Further, as non-finance advertisers jump on the bandwagon, and as the government itself seeks to navigate the thorny issue of implementing Hayne’s recommendations in an election year, a tightening of the short-term ad market seems inevitable.
For advertisers seeking to avoid the furore, it will be more important than ever to book early and monitor campaign performance and costs carefully.
And with so much demand in market, advertisers with shallower pockets than the banks or the government will need to be hyper-aware of the dynamics of supply and demand.
Low consumer confidence and reassessing ad strategies
Over the course of 2018, the royal commission exposed an extensive array of irresponsible, unethical and even criminal practices across the financial services sector.
One of the most significant discoveries with respect to its long-term impact was the irresponsible provision of mortgages to people who couldn’t afford them, resulting in the Australian debt bubble.
In exposing the practice, the commission obliged banks to tighten lending criteria even before the report’s recommendations were released.
The consequence has been what pundits have termed as a ‘credit squeeze’ – credit growth slowdown, fewer prospective homebuyers and a dramatic drop in house prices.
Although the report didn’t recommend further tightening lending criteria, the impact has already been felt.
Consumer confidence is reportedly at its lowest level since September 2017, while the Australian Bureau of Statistics on Tuesday, 5 February, reported a -0.4% drop in retail sales in December 2018.

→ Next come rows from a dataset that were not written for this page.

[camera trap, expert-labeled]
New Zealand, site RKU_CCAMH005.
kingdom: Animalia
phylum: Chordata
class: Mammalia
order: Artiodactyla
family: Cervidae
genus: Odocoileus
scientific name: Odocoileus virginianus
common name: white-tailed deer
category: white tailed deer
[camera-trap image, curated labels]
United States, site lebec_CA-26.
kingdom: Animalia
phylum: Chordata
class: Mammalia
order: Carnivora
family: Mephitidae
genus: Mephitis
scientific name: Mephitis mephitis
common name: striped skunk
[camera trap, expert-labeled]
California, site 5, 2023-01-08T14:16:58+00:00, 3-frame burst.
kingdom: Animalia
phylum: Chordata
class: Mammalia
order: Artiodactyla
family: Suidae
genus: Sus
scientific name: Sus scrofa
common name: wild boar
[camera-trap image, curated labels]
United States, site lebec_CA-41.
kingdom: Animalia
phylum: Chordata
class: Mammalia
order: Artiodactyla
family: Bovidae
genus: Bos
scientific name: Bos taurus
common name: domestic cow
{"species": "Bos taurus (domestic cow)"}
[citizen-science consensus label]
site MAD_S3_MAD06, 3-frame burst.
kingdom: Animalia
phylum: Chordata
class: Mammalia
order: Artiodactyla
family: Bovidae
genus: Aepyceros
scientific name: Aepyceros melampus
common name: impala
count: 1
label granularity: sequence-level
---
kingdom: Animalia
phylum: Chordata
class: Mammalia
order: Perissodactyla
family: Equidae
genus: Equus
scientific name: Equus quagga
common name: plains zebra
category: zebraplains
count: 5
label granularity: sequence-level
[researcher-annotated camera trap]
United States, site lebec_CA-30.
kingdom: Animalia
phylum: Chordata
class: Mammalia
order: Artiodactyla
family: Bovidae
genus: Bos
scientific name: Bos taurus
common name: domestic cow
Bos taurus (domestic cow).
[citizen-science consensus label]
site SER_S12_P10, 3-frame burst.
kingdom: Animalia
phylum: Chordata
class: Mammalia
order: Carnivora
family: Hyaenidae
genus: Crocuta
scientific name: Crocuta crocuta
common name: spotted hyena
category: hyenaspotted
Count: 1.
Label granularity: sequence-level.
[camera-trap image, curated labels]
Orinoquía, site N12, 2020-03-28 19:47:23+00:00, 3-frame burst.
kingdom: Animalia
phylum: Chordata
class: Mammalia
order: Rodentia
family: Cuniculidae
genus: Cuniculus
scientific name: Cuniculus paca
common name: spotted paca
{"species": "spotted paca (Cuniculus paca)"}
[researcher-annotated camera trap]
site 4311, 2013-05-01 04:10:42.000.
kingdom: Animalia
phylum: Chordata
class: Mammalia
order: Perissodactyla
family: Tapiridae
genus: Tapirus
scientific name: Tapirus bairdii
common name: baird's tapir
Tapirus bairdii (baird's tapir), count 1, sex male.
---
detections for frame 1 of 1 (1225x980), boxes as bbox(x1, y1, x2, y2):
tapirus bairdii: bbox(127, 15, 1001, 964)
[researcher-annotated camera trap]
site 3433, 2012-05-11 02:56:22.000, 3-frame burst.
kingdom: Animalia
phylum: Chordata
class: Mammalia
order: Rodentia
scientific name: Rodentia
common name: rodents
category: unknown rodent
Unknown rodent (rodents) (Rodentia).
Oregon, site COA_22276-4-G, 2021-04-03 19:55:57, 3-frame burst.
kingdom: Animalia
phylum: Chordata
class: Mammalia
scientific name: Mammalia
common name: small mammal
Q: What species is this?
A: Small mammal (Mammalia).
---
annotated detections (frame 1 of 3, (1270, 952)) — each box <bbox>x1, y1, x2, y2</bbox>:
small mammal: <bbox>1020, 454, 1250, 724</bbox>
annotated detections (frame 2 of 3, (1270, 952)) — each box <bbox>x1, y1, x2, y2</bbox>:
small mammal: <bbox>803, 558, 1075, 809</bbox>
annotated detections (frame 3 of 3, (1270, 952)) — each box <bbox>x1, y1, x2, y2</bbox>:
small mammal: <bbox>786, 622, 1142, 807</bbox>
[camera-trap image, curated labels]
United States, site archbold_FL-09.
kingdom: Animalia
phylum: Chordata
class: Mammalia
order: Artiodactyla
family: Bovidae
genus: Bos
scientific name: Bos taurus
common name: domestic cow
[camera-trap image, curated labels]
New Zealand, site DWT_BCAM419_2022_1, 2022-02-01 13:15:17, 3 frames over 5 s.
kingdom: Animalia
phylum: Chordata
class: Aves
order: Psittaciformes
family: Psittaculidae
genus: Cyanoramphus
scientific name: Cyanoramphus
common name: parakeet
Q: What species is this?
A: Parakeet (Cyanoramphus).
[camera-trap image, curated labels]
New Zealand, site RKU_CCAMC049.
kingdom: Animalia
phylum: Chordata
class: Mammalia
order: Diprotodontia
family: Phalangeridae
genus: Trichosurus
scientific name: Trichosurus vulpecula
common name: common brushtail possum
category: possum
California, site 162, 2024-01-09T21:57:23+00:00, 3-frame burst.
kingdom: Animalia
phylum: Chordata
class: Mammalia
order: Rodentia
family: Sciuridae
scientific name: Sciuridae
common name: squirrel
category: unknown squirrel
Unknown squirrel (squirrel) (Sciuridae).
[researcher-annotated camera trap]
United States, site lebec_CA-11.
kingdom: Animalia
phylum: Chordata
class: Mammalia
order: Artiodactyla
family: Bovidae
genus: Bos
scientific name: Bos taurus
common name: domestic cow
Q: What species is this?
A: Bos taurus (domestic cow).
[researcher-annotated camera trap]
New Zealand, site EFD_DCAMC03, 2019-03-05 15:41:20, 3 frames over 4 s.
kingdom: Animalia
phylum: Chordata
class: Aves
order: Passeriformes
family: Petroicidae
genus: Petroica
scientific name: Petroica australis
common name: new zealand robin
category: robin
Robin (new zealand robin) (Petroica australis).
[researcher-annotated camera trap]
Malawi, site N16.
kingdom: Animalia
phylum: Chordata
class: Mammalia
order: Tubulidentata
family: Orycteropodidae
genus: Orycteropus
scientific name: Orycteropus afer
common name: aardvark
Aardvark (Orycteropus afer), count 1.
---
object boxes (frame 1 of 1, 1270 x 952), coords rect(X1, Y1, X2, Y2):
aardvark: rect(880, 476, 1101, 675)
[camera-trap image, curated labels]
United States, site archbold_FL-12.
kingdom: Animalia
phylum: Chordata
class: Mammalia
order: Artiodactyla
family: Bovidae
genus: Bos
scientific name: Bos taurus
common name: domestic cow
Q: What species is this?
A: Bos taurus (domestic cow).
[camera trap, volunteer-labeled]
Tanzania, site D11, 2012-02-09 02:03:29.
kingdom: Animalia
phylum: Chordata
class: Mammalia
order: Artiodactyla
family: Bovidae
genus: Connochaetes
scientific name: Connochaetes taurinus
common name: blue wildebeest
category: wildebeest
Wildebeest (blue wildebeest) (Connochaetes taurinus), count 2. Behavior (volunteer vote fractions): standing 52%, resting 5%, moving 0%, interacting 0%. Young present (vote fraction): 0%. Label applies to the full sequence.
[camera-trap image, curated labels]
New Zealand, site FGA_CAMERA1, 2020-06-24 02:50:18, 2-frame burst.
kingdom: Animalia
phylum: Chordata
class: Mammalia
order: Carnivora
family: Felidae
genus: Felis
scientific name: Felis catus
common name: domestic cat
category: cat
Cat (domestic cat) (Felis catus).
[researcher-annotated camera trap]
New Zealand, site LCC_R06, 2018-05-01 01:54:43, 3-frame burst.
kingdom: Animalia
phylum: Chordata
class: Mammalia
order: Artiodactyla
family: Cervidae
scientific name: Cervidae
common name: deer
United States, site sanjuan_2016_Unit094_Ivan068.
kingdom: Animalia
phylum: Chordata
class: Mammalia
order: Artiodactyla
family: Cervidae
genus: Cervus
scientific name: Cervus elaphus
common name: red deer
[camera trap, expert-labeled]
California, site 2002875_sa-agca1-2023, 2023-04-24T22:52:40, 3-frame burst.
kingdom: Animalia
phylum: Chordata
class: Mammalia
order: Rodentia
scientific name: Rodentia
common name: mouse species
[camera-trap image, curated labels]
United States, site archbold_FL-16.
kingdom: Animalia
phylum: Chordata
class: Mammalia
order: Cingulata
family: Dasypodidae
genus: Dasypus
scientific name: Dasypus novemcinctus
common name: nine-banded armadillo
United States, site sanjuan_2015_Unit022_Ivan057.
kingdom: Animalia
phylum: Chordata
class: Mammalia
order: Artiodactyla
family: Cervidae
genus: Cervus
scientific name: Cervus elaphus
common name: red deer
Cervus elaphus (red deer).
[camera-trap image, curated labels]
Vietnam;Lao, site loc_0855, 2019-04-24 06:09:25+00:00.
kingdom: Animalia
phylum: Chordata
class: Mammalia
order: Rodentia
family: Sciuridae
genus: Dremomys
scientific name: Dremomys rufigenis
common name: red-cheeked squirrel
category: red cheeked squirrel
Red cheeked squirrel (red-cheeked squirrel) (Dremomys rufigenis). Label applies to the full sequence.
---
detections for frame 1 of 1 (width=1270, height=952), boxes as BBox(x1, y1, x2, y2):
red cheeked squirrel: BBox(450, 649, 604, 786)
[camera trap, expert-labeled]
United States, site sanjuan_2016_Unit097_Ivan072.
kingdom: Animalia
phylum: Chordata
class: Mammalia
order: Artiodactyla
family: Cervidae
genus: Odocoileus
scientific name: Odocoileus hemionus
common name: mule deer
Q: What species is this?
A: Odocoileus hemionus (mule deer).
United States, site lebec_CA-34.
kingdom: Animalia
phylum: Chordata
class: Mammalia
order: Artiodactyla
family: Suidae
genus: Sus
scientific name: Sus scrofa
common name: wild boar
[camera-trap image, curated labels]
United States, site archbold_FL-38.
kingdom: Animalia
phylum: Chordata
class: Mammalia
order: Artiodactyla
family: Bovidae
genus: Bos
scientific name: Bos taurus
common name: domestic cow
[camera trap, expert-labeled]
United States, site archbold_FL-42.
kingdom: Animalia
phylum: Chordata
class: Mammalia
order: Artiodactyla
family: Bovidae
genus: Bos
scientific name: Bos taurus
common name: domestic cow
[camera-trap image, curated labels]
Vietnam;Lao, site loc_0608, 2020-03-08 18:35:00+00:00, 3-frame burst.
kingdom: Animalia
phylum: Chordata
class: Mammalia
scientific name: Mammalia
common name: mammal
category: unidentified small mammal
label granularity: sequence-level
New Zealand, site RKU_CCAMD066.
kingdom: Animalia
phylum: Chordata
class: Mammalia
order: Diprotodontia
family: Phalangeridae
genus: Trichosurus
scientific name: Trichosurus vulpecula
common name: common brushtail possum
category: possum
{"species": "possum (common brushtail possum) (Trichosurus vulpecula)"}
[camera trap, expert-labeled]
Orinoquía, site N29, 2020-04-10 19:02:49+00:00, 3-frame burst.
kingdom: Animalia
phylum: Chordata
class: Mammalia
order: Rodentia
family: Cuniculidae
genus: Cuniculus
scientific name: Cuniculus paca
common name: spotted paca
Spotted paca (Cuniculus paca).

New car sales were down for the first time in four years, while the high street witnessed yet another year of high-profile closures, including the likes of GAP, Esprit, Doughnut Time, Zumbo Patisserie, Toys R Us, Max Brenner, Laura Ashley and, most recently, Ed Harry and Napoleon Perdis.
Putting a squeeze on marketing budgets
With retail sales dropping, it’d be fair to say that pressure on marketing budgets will grow ostensibly, and it’s likely that marketers will have to work harder than ever to justify every dollar of their budgets.
The temptation will be to draw funds away from traditional brand advertising towards activities that drive short-term ROI, such as promotional investments.
While hiking up promotional efforts may generate a short-term sales spike, this could have the negative impact of jeopardising brand equity. In the current climate of scandal, disappointment and mistrust, preserving positive brand metrics – like trust – is more important than ever.
For advertisers who recognise the importance of brand advertising in generating long-term ROI, budgetary pressure may force them to take more seriously the findings of econometricians and attribution specialists to improve the cost effectiveness of their advertising spend.
By pursuing strategies geared towards the quick win, brands will struggle to weather the economic storm in the long term.